Sophie and the Rising Sun is a 2016 American drama film written and directed by Maggie Greenwald. It is based on the 2001 novel Sophie and the Rising Sun by Augusta Trobaugh. The film stars Julianne Nicholson, Takashi Yamaguchi, Margo Martindale, Diane Ladd, Lorraine Toussaint and Karen Wheeling Reynolds. It was released in theaters on January 25, 2017 by Monterey Media.

==Plot==
Set in the autumn of 1941 in Salty Creek, a willowy fishing village in South Carolina, the film tells the compelling story of two interracial lovers, Sophie, an artist who also fishes and sells crabs to the townsfolk, the other an Asian gentleman, swept up in the tides of history. As World War II rages in Europe, Mr. Ohta appears in the town badly beaten and under mysterious circumstances. Sophie, a native of Salty Creek, quickly becomes transfixed by Mr. Ohta and a friendship born of their mutual love of art blossoms into a delicate and forbidden courtship. As their secret relationship evolves the war escalates tragically. And when Pearl Harbor is bombed, a surge of misguided patriotism, bigotry and violence sweeps through the town, threatening Mr. Ohta's life. A trio of women, each with her own secrets – Sophie, along with the town matriarch and her housekeeper – rejects law and propriety, risking their lives with their actions.

==Cast==
- Julianne Nicholson as Sophie Willis
- Takashi Yamaguchi as Grover Ohta
- Margo Martindale as Anne Morrison
- Diane Ladd as Ruth Jeffers
- Lorraine Toussaint as Salome Whitmore
- Karen Wheeling Reynolds as Isabel
- Mickey Dodge as Samille
- Don Henderson Baker as Dr.

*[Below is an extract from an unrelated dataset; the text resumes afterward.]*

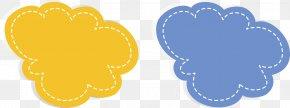 Yellow Clouds Dialog - Dialog Box Dialogue Designer PNG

Gilbert
- Joel Murray as Sheriff Cooper
- David Dickson Reynolds as Reverend Jeffers
- Kenneth Charles Graham as Harold Jackson
- Sabrina Mayfield as Matilda
- Jan Hartsell as Minna
- Cali Ward as Young Sophie
- Ebony McCormick as Young Salome
- Meredith Jackson as Young Ruth
- Antonio Roberts as Zachary
- Colie McClellan as Young Anne
- Ben VanderMey as Soldier
- Harrison Shaw as Young Johnny

==Release==
The film premiered at the 2016 Sundance Film Festival on January 22, 2016. The film was released on January 25, 2017.

=== Critical response ===
On review aggregator website Rotten Tomatoes, the film has an approval rating of 75% based on 12 reviews and an average rating of 4.5/10. As of September, 2019, There is no critical consensus yet. On Metacritic, the film has a score of 55 out of 100 based on 5 critics, indicating "mixed or average reviews".